Toni 03/03/2022
Leituras de 2022 | Cortesia da editora
Nove partes de um coração [2018]
Janice Pariat (Índia, 1953-)
Moinhos, 2021, 164 p.
Trad. Camila Araújo
Se é verdade, como dizia Bakhtin, que “nossa individualidade não teria existência se o outro não a criasse” (cit. “O autor e o herói”), o romance “Nove partes de um coração”, da indiana Janice Pariat, é a mais pura expressão desse pensamento ético-estético. Nele, uma mesma mulher – sem nome e sem toponímicos capazes de circunscrevê-la a geografias determinantes (ainda que certas cidades possam, às vezes, ser identificadas) – é narrada pela perspectiva de nove pessoas que cruzam seu caminho em alguma fase da vida ou lugar do mundo. Um mosaico que, longe da pretensão de totalidade, nos faz refletir sobre os encontros que nos definem ao interpelarmos outras pessoas e sermos por elas interpelados.
É curioso que após a leitura de “O avesso da pele” este tenha sido o 1º livro que peguei da estante—e bastou uma espiada para perceber a mesma escrita endereçada a um você (a mulher-centro-da-narrativa). Julguei (porque adoramos atribuir sentido ao acaso) que fosse razão suficiente para começar logo a leitura e recebi, em troca, capítulo atrás de capítulo de muita beleza. O primeiro, narrado por uma professora de ensino fundamental, me levou às lágrimas. Sem dúvida que Pariat não inventa a roda (não que isso seja minimamente relevante), mas o que há de novo aqui talvez seja sua habilidade de fazer uma personagem ser todo o romance, ainda que o romance não dê conta de traduzir em palavras toda a personagem.
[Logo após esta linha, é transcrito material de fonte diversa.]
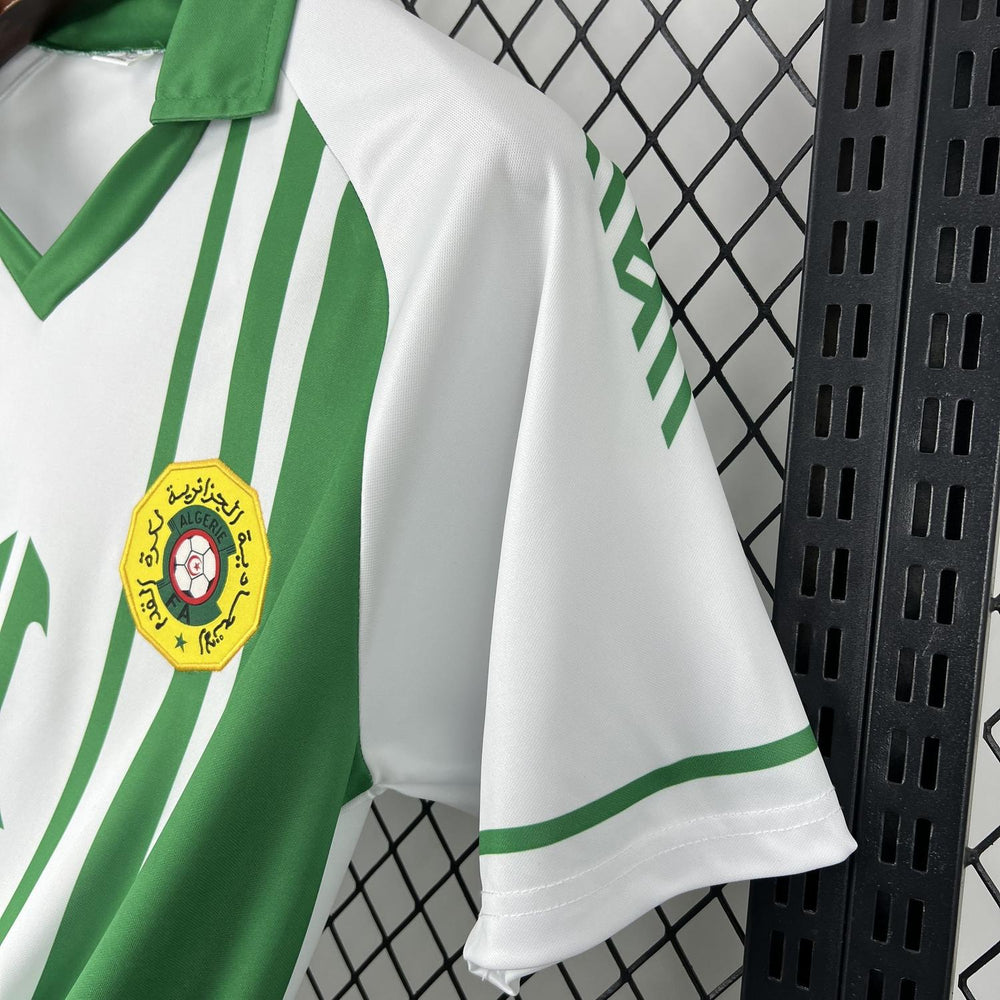 Retro Algeria 1986 Home Jersey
Convém, talvez, finalizar com outra filósofa que também refletiu sobre nossa dependência fundamental do outro, Judith Butler: “Quando pedimos para conhecer o outro, ou pedimos que o outro diga, final ou definitivamente, quem é, é importante não esperar nunca uma resposta satisfatória. Quando não buscamos a satisfação e deixamos que a pergunta permaneça aberta e perdure, deixamos o outro viver, pois a vida pode ser entendida exatamente como aquilo que excede qualquer relato que dela possamos dar.” “Nove partes…” é um belo exercício de olhar e recomendo com todos os pedaços que me restam.